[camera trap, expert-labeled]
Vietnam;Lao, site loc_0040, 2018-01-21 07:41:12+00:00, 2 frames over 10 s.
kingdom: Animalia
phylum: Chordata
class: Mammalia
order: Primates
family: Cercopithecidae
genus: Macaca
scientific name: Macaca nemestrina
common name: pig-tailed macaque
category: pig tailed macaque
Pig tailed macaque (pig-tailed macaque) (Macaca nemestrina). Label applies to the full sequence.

-=-=-

**ASSIGNMENT:** Repeat only the stretch of lines that opens with the line containing "phylum: Chordata" and closes with the final line of the entries, both included, exactly as written.

**RESULT:**
phylum: Chordata
class: Mammalia
order: Primates
family: Cercopithecidae
genus: Macaca
scientific name: Macaca nemestrina
common name: pig-tailed macaque
category: pig tailed macaque
Pig tailed macaque (pig-tailed macaque) (Macaca nemestrina). Label applies to the full sequence.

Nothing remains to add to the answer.